Immigrants regardless of nationality, tended to edge westward behind
somewhat earlier immigrants, for lack of town jobs, until in the end the
land gave out and pioneering became obviously more foolhardy than
hardy. Close examination of the records might disclose that
the jobs in the cities stopped the pressure for open lands rather than
the reverse, or mythical bucolism, whose scenario has the latecomers
as low-grade peasants who suckered for the city, whereas the
early-comers were high-grade robust farmers. Those who were kinder
to the late settlers declared that these people really wanted land,
but not finding it, had to stay in the city.

The opposite thesis might be more true, that the latecomers made
better farmers than the earlier ones, who hardly understood the land
and exploited it to the point of ruination, then moved on to wreck
more of the virgin land and forests. And it is true that wherever the
late-comers - I speak mainly of the Southern and Eastern Europeans
- found the chance, they farmed well, or took up patches near their city
jobs and turned to truck farming.

________________________________________

# INSTRUCTION 1
Tally the lines of the entries below that contain the string "item", and reply with that number alone.
# INSTRUCTION 2
Write the next part of the passage on immigrant settlement and farming, picking up after its final sentence.
The passage on immigrant settlement and farming and the entries that come after it have no connection to each other.

________________________________________

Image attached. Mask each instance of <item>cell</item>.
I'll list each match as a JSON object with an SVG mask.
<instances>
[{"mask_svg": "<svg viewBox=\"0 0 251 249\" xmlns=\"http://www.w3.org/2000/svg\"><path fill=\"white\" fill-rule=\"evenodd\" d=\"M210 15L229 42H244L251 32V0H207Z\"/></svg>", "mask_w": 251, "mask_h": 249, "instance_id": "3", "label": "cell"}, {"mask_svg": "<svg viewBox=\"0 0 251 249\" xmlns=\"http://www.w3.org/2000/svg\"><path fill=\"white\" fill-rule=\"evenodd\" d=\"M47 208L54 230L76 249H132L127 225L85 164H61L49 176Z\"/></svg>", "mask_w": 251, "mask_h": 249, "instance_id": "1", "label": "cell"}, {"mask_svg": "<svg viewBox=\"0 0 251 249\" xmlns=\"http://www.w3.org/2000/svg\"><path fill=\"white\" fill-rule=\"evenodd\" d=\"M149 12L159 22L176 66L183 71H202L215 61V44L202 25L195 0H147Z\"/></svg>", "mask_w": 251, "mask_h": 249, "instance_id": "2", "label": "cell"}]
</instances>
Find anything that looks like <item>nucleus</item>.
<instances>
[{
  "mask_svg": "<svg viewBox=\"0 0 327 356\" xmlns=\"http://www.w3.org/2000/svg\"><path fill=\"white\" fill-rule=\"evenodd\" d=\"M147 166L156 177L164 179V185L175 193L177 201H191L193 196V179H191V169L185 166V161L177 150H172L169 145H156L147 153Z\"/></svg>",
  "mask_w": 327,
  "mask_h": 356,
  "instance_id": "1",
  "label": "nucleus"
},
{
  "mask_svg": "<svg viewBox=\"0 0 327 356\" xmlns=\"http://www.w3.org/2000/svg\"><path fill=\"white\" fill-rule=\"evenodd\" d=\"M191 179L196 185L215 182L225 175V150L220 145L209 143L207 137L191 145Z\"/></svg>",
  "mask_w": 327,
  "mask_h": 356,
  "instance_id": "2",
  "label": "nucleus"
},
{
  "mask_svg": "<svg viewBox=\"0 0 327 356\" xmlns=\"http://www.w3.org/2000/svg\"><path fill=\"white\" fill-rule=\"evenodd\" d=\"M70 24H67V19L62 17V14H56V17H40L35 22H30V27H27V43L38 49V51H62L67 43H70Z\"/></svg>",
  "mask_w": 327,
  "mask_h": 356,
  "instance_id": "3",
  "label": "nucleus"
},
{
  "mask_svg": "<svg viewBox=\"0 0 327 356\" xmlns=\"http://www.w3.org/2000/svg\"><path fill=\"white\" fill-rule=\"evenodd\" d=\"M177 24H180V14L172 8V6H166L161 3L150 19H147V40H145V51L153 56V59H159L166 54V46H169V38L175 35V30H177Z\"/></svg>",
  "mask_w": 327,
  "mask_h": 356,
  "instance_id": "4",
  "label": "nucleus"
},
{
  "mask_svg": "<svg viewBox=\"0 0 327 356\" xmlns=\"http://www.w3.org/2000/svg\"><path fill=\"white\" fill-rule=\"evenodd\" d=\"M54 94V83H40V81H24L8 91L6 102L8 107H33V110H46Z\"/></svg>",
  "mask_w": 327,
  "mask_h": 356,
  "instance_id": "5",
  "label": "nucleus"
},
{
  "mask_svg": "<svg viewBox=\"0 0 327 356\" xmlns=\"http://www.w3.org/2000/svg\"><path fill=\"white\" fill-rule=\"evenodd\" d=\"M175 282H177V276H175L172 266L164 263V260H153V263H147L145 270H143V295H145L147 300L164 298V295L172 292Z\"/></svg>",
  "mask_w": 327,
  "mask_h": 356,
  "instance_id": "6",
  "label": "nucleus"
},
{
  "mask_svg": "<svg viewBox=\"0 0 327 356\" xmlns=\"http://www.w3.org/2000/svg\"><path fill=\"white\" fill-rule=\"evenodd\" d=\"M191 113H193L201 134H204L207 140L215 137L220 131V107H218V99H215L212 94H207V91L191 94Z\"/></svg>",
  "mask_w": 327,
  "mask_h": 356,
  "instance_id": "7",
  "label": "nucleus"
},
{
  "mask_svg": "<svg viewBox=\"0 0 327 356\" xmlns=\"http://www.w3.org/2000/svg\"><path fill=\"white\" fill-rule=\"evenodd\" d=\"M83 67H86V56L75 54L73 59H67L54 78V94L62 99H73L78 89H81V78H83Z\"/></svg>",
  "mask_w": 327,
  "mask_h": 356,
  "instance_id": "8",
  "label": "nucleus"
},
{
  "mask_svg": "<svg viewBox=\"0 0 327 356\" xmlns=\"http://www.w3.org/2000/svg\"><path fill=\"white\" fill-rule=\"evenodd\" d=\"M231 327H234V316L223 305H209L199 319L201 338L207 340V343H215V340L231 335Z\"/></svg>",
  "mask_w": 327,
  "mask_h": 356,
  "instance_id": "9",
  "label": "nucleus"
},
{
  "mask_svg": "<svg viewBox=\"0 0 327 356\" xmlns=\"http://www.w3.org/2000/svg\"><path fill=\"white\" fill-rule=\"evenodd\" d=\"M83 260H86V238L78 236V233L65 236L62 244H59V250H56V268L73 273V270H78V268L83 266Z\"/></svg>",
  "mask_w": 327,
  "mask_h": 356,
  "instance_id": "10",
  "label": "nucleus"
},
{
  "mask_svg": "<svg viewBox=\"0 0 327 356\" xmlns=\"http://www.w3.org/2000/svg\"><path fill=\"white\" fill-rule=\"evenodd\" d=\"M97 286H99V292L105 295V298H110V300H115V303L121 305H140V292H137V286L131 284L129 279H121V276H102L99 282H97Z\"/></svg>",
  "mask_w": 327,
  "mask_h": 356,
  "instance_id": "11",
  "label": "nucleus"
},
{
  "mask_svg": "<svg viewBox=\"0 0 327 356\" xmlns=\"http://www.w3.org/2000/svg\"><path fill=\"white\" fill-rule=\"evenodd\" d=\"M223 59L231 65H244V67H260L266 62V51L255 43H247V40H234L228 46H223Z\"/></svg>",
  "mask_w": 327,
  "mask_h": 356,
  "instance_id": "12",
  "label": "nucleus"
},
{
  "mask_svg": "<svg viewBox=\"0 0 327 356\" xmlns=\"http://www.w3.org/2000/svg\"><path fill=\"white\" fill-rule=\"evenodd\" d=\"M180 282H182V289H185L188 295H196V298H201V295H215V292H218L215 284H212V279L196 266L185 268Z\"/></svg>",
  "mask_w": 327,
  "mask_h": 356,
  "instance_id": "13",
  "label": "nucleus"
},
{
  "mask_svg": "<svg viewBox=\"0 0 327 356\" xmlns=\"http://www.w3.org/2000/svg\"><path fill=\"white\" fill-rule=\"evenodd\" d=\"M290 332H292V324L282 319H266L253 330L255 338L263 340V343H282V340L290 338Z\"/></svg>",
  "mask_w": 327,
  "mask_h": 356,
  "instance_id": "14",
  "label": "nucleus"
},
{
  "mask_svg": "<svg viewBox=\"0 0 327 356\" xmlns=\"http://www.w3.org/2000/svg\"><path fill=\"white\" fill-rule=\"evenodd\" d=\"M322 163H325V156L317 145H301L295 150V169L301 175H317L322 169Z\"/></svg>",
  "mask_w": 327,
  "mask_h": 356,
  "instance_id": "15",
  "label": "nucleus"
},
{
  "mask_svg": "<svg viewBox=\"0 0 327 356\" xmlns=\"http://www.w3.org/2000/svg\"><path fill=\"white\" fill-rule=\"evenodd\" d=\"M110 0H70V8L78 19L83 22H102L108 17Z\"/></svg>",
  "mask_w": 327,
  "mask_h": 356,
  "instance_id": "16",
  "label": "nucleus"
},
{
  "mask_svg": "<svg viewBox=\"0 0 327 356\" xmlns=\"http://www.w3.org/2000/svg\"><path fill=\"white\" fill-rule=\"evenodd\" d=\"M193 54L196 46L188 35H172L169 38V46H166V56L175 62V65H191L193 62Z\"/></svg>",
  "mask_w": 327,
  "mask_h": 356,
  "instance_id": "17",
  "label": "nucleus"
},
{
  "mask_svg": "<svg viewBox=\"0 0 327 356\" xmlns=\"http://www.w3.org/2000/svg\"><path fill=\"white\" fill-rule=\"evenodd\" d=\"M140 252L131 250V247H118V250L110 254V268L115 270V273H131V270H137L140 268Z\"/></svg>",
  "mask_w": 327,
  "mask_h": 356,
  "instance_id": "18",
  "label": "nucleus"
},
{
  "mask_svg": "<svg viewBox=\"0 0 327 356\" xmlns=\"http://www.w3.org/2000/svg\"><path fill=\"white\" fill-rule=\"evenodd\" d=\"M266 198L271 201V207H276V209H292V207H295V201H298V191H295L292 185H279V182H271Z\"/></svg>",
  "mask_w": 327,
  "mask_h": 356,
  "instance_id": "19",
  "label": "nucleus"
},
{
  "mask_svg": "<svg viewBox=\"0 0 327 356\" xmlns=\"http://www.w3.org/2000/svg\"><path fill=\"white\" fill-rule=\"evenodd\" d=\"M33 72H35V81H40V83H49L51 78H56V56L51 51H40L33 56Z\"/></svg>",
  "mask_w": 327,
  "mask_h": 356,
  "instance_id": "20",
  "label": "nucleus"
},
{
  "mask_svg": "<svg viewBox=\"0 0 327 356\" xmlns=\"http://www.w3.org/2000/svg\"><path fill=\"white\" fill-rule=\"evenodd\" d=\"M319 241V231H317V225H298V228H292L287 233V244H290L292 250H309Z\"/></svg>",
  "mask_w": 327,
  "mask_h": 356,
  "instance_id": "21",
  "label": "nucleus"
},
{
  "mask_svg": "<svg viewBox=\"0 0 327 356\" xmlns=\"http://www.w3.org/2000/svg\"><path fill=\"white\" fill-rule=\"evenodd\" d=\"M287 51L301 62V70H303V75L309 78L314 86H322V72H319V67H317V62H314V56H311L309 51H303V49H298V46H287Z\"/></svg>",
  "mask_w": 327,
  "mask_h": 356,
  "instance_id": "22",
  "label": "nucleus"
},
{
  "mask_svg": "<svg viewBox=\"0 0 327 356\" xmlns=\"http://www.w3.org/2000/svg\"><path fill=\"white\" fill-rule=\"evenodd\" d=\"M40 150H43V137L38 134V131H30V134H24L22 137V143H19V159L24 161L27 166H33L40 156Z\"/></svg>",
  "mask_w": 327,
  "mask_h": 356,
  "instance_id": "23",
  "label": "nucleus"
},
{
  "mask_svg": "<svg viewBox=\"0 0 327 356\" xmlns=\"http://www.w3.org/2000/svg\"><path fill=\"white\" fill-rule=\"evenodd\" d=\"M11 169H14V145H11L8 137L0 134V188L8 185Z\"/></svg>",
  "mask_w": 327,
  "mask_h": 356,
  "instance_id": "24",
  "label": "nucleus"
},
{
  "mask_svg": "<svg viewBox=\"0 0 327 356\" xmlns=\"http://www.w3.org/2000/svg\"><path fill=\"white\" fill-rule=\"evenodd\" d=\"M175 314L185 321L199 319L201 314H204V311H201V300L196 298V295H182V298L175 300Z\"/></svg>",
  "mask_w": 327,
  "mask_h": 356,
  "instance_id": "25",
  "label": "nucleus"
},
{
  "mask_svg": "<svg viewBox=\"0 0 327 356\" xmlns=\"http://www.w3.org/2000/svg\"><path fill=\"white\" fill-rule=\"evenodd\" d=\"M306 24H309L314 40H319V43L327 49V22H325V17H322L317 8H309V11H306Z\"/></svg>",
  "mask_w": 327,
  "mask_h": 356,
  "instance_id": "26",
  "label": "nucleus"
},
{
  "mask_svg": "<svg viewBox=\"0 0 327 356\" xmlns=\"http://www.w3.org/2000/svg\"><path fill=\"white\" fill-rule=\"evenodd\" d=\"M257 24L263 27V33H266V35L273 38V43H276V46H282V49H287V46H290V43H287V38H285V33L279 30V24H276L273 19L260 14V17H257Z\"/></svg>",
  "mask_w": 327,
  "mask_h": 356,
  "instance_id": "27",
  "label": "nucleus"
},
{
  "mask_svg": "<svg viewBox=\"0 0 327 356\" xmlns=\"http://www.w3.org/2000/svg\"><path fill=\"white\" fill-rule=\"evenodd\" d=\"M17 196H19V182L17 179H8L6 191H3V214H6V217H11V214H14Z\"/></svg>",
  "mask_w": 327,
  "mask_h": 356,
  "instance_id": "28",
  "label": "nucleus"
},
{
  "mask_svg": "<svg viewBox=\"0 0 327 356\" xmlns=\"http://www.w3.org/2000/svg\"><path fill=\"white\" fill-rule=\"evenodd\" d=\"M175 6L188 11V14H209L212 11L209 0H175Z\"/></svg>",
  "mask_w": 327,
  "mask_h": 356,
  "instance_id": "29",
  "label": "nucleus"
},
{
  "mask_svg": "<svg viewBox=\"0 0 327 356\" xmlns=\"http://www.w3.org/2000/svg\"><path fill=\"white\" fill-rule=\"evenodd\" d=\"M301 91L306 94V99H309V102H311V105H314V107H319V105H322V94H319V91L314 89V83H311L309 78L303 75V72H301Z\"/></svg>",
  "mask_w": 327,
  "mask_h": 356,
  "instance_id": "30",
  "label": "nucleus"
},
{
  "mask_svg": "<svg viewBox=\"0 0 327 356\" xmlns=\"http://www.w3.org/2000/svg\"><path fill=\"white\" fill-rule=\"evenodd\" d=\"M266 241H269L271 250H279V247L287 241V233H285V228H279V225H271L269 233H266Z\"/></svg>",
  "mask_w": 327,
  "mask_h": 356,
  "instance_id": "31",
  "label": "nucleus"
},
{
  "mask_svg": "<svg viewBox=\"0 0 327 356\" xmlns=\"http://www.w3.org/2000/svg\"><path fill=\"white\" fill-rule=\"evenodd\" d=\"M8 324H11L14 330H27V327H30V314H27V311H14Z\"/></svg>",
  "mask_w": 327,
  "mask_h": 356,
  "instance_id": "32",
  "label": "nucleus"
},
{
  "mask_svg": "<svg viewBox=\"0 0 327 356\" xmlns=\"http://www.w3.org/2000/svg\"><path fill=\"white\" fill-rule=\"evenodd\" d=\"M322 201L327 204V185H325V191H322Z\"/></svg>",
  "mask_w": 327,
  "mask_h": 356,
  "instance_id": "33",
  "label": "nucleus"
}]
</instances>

________________________________________

# FINAL ANSWER 1
2

# FINAL ANSWER 2
So little of the idyllic farmer has composed the Americans that
it is rare to find a land title and active farm whose overseeing family goes
back a century. This hardly indicates a love for the land or skill at
farming. (We shall inquire whether it reflects gross
mismanagement over a period of three centuries, hardly deserving
the praise heaped upon the American farmer, "the most productive
in the world." To be considered, too, are the immense subsidies
given to farmers by the federal government beginning in the 1930's
and continuing annually for sixty years. Else the farmers would have
expelled themselves much more rapidly from the land.)

The initial and persisting distinction between good and not so good
farmers was ethnic. The Germanics, no matter from where, created the
better farms and were followed and accompanied by Slavic and
Scandinavian farmers as they traversed the continent, beginning in
Pennsylvania, fostering a wide belt North into New York, and moving
as such through the middle of the country to the Mississippi, into the
near Northwest and later across the country from Missouri mainly.

The English, and especially the Scottish, Welsh, Scots-Irish, and Irish
Catholics were not usually well adapted to farming. Although the
Agricultural Revolution got a sharp impetus from English landowners,
these were not the same people as those who landed in America.
America's primitive conditions could not
leap into agricultural revolution (the word "virgin farmland" really meant
land that took far too much energy with primitive tools and social support
systems, without a road and market infrastructure).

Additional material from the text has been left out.